U.S. Weighs Purchasing Stakes In More Firms” is the title of an article in today’s Wall Street Journal. The article talks about the $700 billion rescue fund and what might be done with the remaining funds, as only $163 billion has been spent so far. Should they expand the scope of the lending to non-banks? What about “transit agencies” and “auto manufacturers?” The conclusion of the article was that it would be better for the Treasury to buy preferred shares and warrants in the banks, rather than buying the “troubled” assets of the banks. This could make the Treasury Department shareholders in U.S. banks. The article also goes on to mention that the Treasury still hasn’t selected “asset managers to help the government decide what to purchase and how much to pay.”

This article brings to mind the difference between profit management and bureaucratic management (as outlined in Bureaucracy, a book written by Ludwig von Mises in 1944).

According to Mises, in a market economy based on a division of labor and voluntary cooperation, the market price of goods, services, and even credit determines how assets are to be allocated. Market prices, in turn, are determined by the interaction of consumers and businesses/entrepreneurs, those who are trying to supply the consumers with goods at a profit. Errors in calculation result in bankruptcy. Accurate foresight and calculations are rewarded with profits.

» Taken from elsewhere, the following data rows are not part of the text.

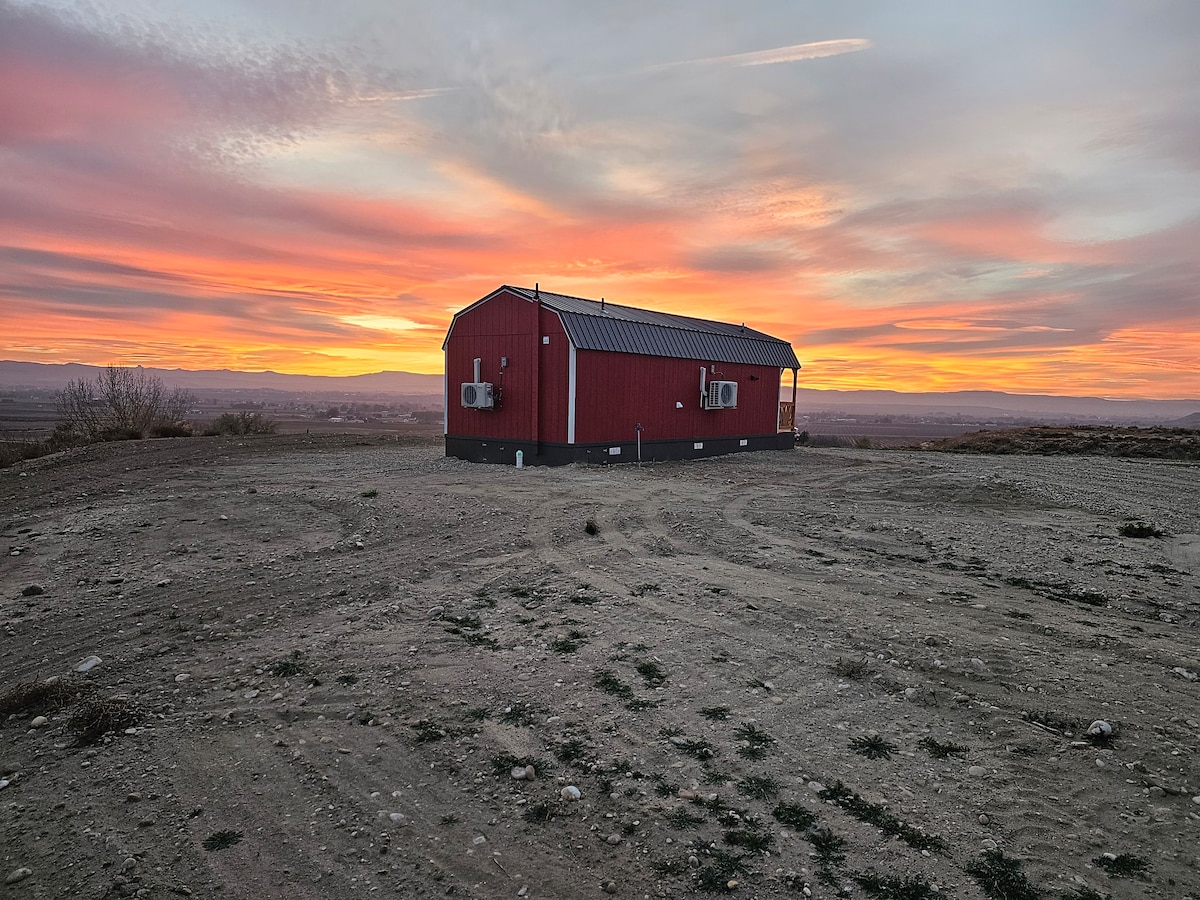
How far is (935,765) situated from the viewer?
4.09m

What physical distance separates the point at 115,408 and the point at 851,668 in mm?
31756

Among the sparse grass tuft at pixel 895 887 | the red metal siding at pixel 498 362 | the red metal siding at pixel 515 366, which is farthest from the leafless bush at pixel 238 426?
the sparse grass tuft at pixel 895 887

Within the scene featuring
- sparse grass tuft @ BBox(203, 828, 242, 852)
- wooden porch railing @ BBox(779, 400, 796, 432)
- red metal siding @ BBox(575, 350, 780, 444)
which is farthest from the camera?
wooden porch railing @ BBox(779, 400, 796, 432)

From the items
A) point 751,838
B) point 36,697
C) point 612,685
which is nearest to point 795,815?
point 751,838

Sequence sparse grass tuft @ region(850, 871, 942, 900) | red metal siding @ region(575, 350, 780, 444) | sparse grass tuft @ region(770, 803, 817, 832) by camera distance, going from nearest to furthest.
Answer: sparse grass tuft @ region(850, 871, 942, 900), sparse grass tuft @ region(770, 803, 817, 832), red metal siding @ region(575, 350, 780, 444)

In bureaucratic management, managers are expected to “comply with detailed rules and regulations fixed by the authority of a superior body. The task of the bureaucrat is to perform what these rules and regulations order him to do. His discretion to act according to his own best conviction is seriously restricted by them.” He goes on to say that, “the objectives of public administration cannot be measured in money terms and cannot be checked by accountancy methods.” (Bureaucracy, p. 50) That’s why Treasury Secretary Paulson is only concerned with “relieving the credit crisis,” not with the cost! The cost, of course, falls on the taxpayers, that superior body, which has delegated the task of promulgating detailed rules and regulations to Congress. I can’t help but wonder whether any of the Congressmen or Senators have asked, “how much will it cost to relieve the credit crisis in the long run, and how many more firms must be changed from profit management into bureaucratic management before we’re done?”

Of course, bureaucratic management is wasteful, inefficient, slow, and rolled up in red tape. The more firms that are changed (to be like the U.S. Postal Service), the slower, less efficient, and more wasteful they each will become. Do we really want this?